Not sure as there is no requirement that a column has a specified
DEFAULT. This is unlike PK and FK constraint violations where the
relationship is spelled out. Trying to parse all the possible ways a
user could get into trouble would require something on the order of an
AI and I don't see that happening anytime soon.
3. Are there other edge cases like this that aren't well documented that
we can expect to creep up on us? If so, should we try to spell out
exactly *which* additive changes *are* OK?

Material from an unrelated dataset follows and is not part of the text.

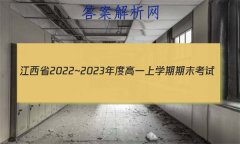 ʡ2022~2023ȸһѧĩ(23-280A)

Not that I know of. By their nature edge cases are rare and often are
dealt with in the moment and not pushed out to everybody. The only
solution I know of is pretesting your schema change/replication setup on
a dev installation.
This feels like a major "gotcha" to me, and I'm trying to avoid those. I
feel like the docs are pretty lacking here and that others will find
themselves in similarly bad positions.
Logical replication in core(not the pglogical extension) appeared for
the first time in version 10. On the crawl/walk/run spectrum it is
moving from crawl to walk. The docs will take some time to be more
complete. Just for the record my previous post was sketching out a
possible scenario not an ironclad answer. If you think the answer is
plausible and a 'gotcha' I would file a bug:
https://www.postgresql.org/account/login/?next=/account/submitbug/
Better schema migration docs would surely help, too.
Mike
--
Adrian Klaver
adrian.klaver@xxxxxxxxxxx